** Work instructions **
Could you please retype the records exactly, minus their pictures?

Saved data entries

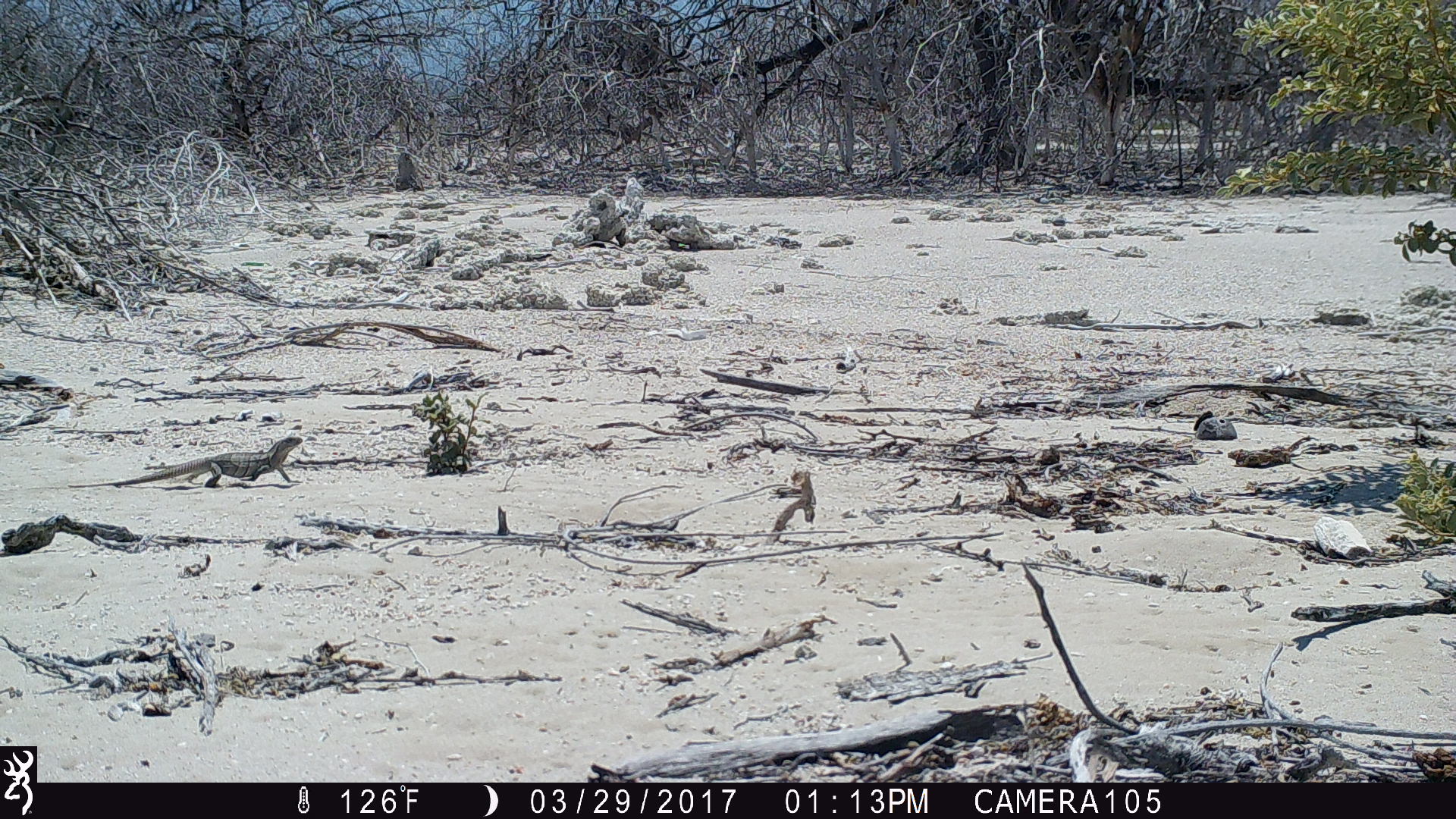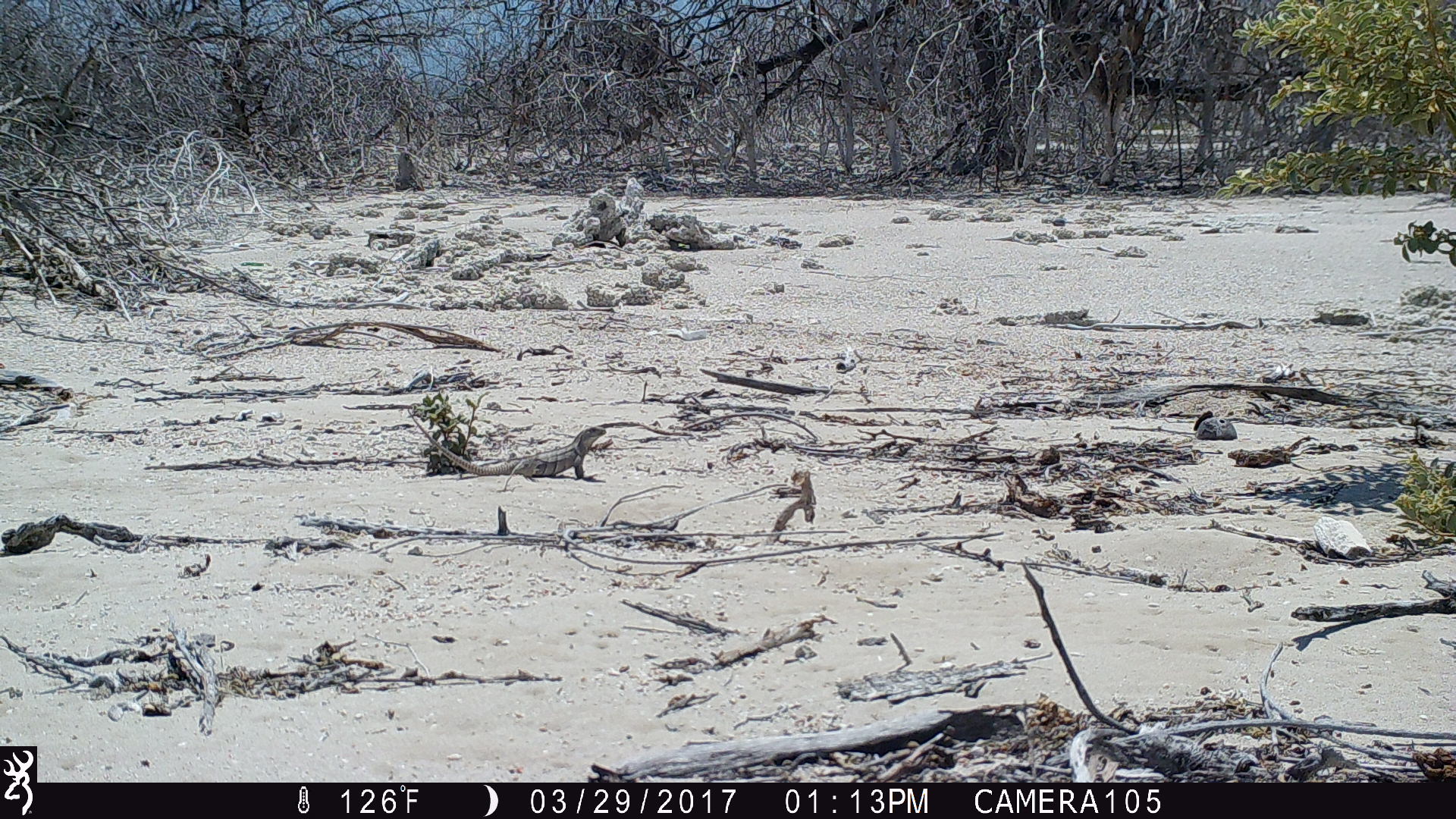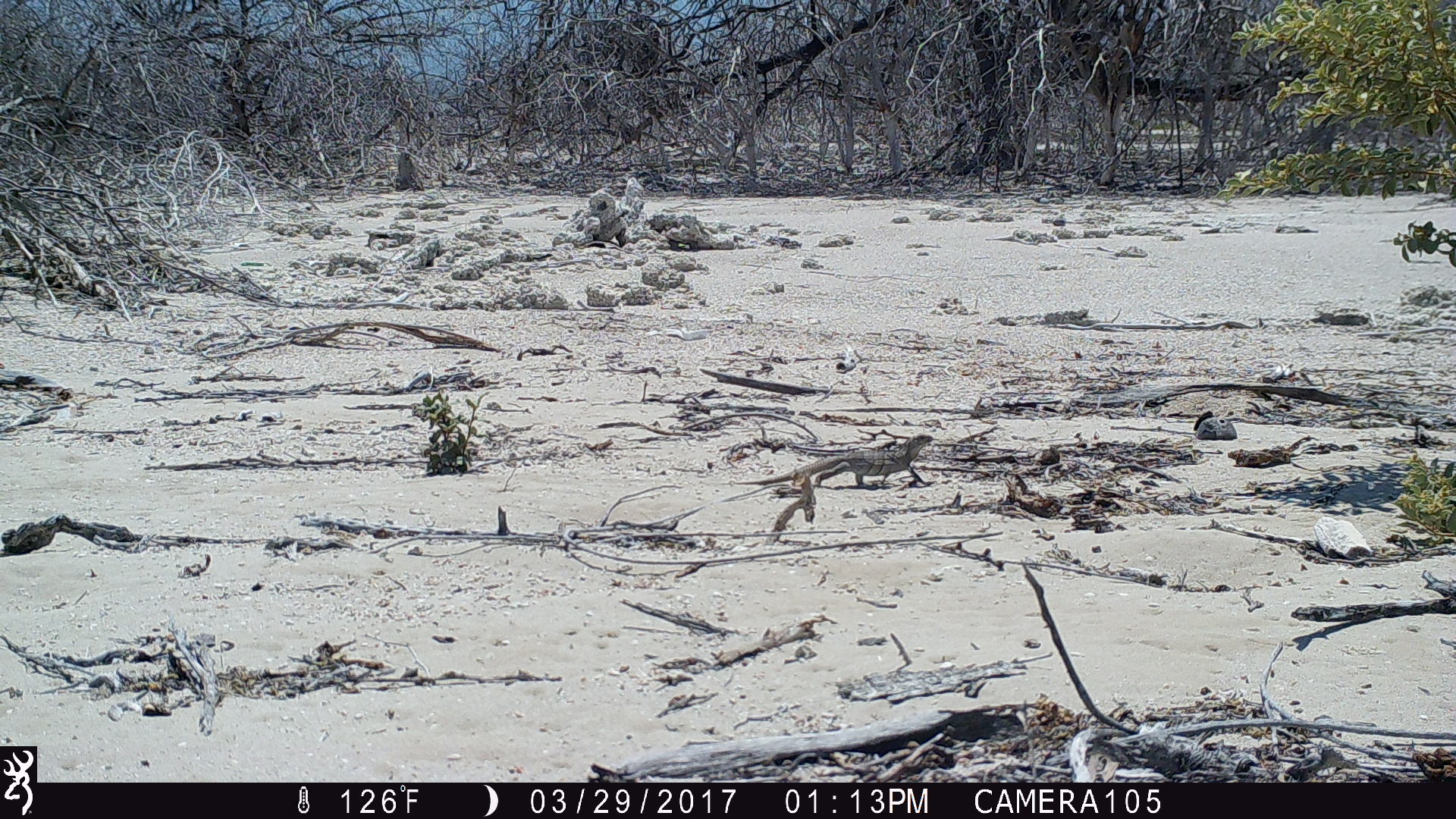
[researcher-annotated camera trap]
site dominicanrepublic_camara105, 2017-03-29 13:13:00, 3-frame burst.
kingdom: Animalia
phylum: Chordata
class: Reptilia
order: Squamata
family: Iguanidae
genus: Iguana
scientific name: Iguana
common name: typical iguanas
Iguana (typical iguanas).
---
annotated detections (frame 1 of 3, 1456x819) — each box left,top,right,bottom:
iguana: 81,432,312,490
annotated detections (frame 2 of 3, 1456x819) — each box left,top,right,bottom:
iguana: 407,410,609,477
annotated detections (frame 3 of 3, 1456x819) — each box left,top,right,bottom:
iguana: 757,432,931,489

** Solution to the exercise **
[researcher-annotated camera trap]
site dominicanrepublic_camara105, 2017-03-29 13:13:00, 3-frame burst.
kingdom: Animalia
phylum: Chordata
class: Reptilia
order: Squamata
family: Iguanidae
genus: Iguana
scientific name: Iguana
common name: typical iguanas
Iguana (typical iguanas).
---
annotated detections (frame 1 of 3, 1456x819) — each box left,top,right,bottom:
iguana: 81,432,312,490
annotated detections (frame 2 of 3, 1456x819) — each box left,top,right,bottom:
iguana: 407,410,609,477
annotated detections (frame 3 of 3, 1456x819) — each box left,top,right,bottom:
iguana: 757,432,931,489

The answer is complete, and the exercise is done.